▸ What is required
Please return only the lines from the one holding "宋丹丹四段情史，难忘初恋，为什么和现任丈夫相识28天就闪婚？" through the one holding "Tá Lả Abc8 là", exactly as they appear in the records below, both ends included.

▸ The data
========
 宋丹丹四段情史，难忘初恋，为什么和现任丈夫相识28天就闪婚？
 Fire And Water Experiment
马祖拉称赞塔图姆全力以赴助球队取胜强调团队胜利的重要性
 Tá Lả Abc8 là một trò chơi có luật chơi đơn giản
========
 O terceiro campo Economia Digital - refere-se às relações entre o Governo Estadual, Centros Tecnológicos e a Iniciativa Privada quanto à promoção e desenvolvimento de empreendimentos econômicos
========
▸ Task response
 宋丹丹四段情史，难忘初恋，为什么和现任丈夫相识28天就闪婚？
 Fire And Water Experiment
马祖拉称赞塔图姆全力以赴助球队取胜强调团队胜利的重要性
 Tá Lả Abc8 là một trò chơi có luật chơi đơn giản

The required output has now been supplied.